● **Problem requirements**
Copy out the data below word for word, from the line containing "Which item is" through the end of the data.

● **Records for the exercise**
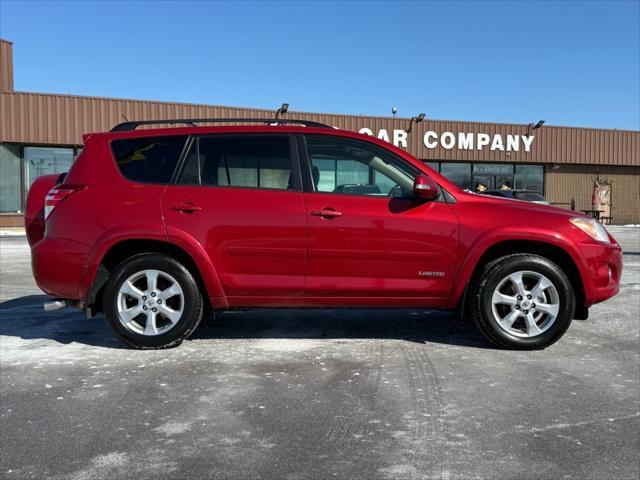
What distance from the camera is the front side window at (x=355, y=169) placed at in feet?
14.9

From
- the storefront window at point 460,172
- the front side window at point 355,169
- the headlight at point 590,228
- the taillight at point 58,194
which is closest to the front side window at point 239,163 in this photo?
the front side window at point 355,169

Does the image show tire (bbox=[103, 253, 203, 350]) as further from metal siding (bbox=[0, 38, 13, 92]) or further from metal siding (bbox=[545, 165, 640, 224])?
metal siding (bbox=[545, 165, 640, 224])

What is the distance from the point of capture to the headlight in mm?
4543

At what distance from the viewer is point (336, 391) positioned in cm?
356

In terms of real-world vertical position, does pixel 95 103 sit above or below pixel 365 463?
above

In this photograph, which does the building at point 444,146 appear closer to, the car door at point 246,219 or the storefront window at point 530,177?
the storefront window at point 530,177

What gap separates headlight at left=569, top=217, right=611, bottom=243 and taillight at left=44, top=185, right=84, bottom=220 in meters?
4.02

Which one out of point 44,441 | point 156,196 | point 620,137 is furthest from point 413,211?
point 620,137

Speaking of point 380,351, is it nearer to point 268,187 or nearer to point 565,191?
point 268,187

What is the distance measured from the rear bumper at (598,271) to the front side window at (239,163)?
246 centimetres

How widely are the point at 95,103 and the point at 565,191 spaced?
70.5 ft

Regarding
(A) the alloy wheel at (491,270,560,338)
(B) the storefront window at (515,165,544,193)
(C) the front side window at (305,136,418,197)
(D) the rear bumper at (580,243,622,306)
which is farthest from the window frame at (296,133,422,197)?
(B) the storefront window at (515,165,544,193)

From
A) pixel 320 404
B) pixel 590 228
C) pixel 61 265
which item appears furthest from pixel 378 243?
pixel 61 265

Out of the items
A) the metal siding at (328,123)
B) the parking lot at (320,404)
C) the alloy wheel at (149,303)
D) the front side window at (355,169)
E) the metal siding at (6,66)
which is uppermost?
the metal siding at (6,66)
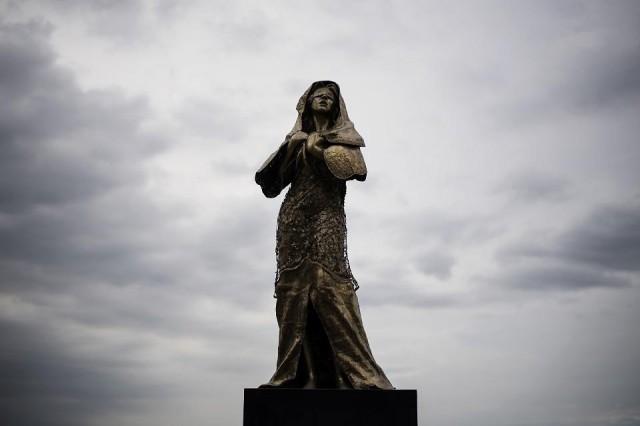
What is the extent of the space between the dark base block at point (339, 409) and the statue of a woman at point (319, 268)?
20 centimetres

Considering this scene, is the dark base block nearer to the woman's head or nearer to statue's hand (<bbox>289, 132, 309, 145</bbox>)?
statue's hand (<bbox>289, 132, 309, 145</bbox>)

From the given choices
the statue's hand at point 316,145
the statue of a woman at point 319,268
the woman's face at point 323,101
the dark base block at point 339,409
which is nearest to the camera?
the dark base block at point 339,409

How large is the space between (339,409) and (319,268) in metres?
1.39

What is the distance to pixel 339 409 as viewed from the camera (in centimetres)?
620

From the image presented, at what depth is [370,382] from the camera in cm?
642

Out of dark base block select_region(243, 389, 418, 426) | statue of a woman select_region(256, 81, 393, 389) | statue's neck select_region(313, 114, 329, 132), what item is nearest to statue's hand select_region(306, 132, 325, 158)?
statue of a woman select_region(256, 81, 393, 389)

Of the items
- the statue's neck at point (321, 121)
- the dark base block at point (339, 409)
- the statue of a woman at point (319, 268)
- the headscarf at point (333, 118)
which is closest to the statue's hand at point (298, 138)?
the statue of a woman at point (319, 268)

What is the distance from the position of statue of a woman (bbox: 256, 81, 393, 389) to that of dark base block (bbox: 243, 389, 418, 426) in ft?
0.66

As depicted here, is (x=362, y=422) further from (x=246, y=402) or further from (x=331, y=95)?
(x=331, y=95)

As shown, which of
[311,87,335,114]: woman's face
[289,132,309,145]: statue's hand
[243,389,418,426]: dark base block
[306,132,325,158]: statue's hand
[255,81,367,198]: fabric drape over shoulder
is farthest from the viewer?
[311,87,335,114]: woman's face

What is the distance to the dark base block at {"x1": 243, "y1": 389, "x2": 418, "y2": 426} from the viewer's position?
6180mm

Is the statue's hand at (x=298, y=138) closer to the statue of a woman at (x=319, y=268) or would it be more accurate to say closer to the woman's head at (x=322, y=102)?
the statue of a woman at (x=319, y=268)

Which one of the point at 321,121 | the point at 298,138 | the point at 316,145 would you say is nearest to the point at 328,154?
the point at 316,145

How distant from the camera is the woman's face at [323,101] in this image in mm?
7348
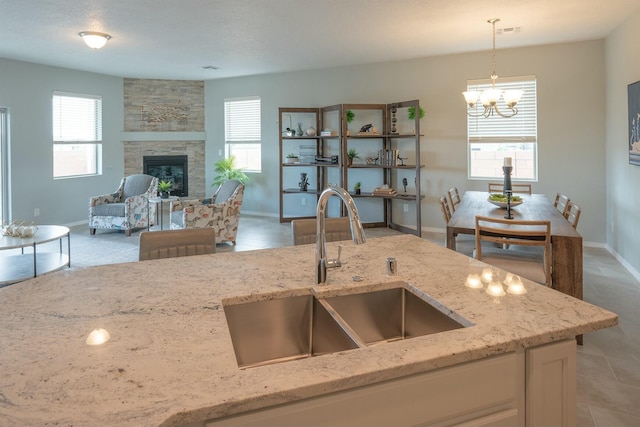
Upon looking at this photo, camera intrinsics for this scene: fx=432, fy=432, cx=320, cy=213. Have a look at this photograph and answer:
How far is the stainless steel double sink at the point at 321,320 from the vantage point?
1455 mm

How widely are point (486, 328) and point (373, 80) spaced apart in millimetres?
6632

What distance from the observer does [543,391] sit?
1159 mm

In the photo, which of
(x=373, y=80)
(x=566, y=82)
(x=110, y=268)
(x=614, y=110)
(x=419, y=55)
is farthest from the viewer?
(x=373, y=80)

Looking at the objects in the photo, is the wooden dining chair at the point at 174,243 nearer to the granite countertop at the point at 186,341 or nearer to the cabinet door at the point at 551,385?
the granite countertop at the point at 186,341

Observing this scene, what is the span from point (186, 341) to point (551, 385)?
985mm

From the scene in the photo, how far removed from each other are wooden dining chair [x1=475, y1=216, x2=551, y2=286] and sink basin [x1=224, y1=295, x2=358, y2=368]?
201cm

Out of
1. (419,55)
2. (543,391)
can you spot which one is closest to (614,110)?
(419,55)

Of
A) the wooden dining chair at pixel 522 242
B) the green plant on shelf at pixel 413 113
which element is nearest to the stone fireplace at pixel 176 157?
the green plant on shelf at pixel 413 113

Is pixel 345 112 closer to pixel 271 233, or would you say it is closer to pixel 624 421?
pixel 271 233

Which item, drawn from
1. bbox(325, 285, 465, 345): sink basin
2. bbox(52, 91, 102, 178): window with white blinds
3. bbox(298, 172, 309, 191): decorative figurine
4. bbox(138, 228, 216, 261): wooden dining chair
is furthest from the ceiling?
bbox(325, 285, 465, 345): sink basin

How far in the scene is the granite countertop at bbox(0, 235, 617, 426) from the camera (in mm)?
868

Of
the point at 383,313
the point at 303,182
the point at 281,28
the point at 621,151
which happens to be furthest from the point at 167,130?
the point at 383,313

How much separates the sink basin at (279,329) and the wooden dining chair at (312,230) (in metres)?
1.05

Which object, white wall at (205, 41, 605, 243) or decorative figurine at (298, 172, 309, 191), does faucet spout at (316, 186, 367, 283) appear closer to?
white wall at (205, 41, 605, 243)
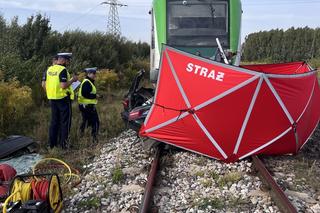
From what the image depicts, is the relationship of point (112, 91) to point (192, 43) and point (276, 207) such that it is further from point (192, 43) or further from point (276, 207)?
point (276, 207)

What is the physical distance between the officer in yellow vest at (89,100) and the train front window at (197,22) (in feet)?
10.8

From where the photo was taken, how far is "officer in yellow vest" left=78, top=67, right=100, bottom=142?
10.0 metres

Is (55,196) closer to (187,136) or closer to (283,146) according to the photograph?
(187,136)

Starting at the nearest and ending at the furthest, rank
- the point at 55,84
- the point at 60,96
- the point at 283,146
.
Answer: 1. the point at 283,146
2. the point at 55,84
3. the point at 60,96

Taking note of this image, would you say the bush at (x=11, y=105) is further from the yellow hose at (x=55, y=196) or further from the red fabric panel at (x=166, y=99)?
the yellow hose at (x=55, y=196)

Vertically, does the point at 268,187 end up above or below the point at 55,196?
below

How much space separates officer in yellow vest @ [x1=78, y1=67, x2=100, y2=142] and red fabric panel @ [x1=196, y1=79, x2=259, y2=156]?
3.19m

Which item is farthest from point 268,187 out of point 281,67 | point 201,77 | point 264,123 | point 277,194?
point 281,67

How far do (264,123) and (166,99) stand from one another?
1.71 m

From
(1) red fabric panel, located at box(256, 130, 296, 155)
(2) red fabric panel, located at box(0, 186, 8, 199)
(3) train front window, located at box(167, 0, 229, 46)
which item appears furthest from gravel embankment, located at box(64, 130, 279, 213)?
(3) train front window, located at box(167, 0, 229, 46)

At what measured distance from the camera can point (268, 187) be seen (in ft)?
21.0

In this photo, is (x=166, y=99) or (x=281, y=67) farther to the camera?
(x=281, y=67)

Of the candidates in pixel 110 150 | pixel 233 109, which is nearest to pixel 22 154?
pixel 110 150

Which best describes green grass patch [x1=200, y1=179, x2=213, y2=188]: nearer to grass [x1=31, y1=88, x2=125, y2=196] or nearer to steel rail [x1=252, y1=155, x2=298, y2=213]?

● **Written solution**
Which item is farthest from point 268,187 out of point 281,67 | point 201,77 | point 264,123 | point 277,194?
point 281,67

How far do (264,123) and (166,99) stand from one another?
1.71 m

From
(1) red fabric panel, located at box(256, 130, 296, 155)
(2) red fabric panel, located at box(0, 186, 8, 199)
(3) train front window, located at box(167, 0, 229, 46)
which item appears furthest from gravel embankment, located at box(64, 130, 279, 213)?
(3) train front window, located at box(167, 0, 229, 46)

At what measured distance from the camera can point (268, 187) be seen (in ft)?
21.0

In this photo, is (x=166, y=99) or (x=281, y=67) farther to the camera?
(x=281, y=67)

Of the candidates in pixel 110 150 | pixel 233 109, which is nearest to pixel 22 154?
pixel 110 150

Which best describes green grass patch [x1=200, y1=179, x2=213, y2=188]: nearer to grass [x1=31, y1=88, x2=125, y2=196] or nearer to steel rail [x1=252, y1=155, x2=298, y2=213]?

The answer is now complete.